[[ Passage to read, beginning ]]

In 2013 ChI entered into a partnership with Starr King School for Ministry, the Unitarian-Universalist seminary at the GTU. Starr King students can fulfill part of their requirements by studying at ChI, while ChI students can apply their units toward an MDiv at Starr King should they choose to pursue one.
Still Being Grown, Starting with Chaplaincy
As a small, recently founded school, the Chaplaincy Institute is not yet accredited by the Western Association of Schools and Colleges or the Association of Theological Schools, but has been fortunate in that the Association of Professional Chaplains has recognized the value of the ministerial preparation afforded by the Chaplaincy Institute, and recognizes the interfaith ordination offered by the school’s congregation of alumnae, faculty, friends, and benefactors. Becoming a board-certified chaplain is not easy to accomplish for anyone, but the Chaplaincy Institute students have won the admiration and respect of the APC.
They have also gained the respect and devotion of employers. Since spiritual care is required by law in many states (including California), hospital and hospital administrators have discovered that it’s more cost effective to hire one interfaith chaplain than it is to hire a Catholic priest, a Protestant minister, a rabbi, an imam, and so on. Several years ago, when ChI conducted a study of its alumnae, it discovered that 70 percent of its graduates were currently employed as hospital or hospice chaplains.

[[ Passage to read, end ]]

Your objective: According to the passage about the Chaplaincy Institute, why have hospitals found it worthwhile to hire interfaith chaplains? Answer in one to three sentences. The entries have nothing to do with the passage about the Chaplaincy Institute.

[[ Data records, beginning ]]

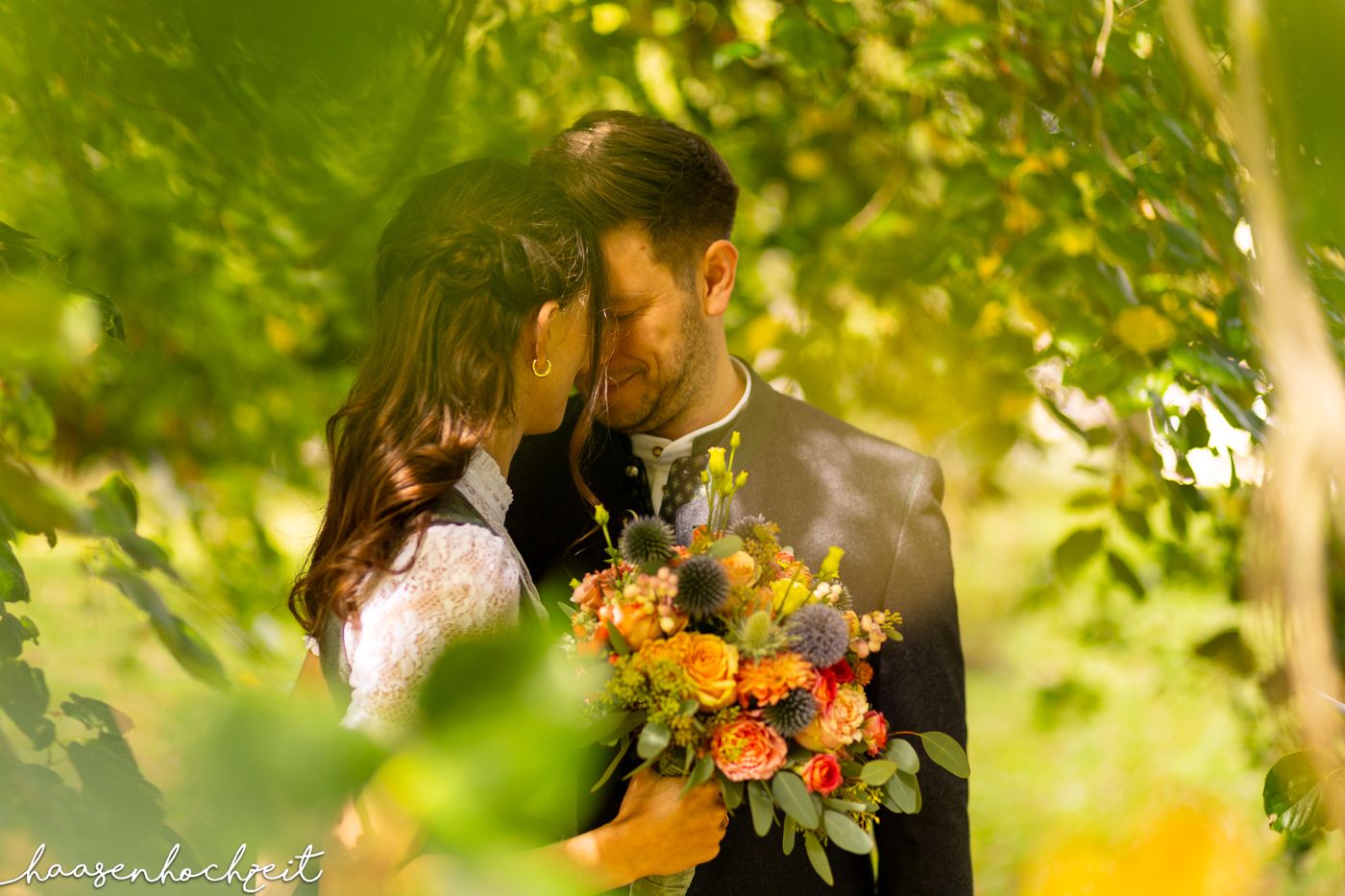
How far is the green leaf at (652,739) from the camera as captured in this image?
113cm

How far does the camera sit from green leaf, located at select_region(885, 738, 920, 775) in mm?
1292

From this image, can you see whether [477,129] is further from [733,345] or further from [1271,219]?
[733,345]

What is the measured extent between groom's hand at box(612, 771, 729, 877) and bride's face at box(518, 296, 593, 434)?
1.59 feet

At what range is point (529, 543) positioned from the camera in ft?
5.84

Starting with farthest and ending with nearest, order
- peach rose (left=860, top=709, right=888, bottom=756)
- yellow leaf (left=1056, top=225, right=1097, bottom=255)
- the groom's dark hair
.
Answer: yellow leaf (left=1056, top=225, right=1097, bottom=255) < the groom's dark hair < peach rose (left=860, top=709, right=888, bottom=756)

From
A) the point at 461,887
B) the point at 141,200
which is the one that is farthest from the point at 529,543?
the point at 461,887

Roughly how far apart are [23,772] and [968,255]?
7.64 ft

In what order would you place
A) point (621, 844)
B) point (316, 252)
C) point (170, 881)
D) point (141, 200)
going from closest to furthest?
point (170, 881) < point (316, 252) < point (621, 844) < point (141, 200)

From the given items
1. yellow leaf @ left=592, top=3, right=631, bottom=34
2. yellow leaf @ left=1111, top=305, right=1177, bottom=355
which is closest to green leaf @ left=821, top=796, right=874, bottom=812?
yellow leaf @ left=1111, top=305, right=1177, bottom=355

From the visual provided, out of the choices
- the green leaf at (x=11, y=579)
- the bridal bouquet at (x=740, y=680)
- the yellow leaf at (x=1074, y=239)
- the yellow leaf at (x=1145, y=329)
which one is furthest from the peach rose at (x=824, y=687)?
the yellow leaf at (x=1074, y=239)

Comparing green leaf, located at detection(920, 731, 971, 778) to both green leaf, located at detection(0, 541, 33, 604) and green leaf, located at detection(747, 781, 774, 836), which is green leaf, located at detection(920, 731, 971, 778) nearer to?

[[ Data records, end ]]

Response area: Many states, including California, require spiritual care by law. Hospitals and their administrators have found that hiring one interfaith chaplain costs less than hiring a Catholic priest, a Protestant minister, a rabbi, an imam, and others.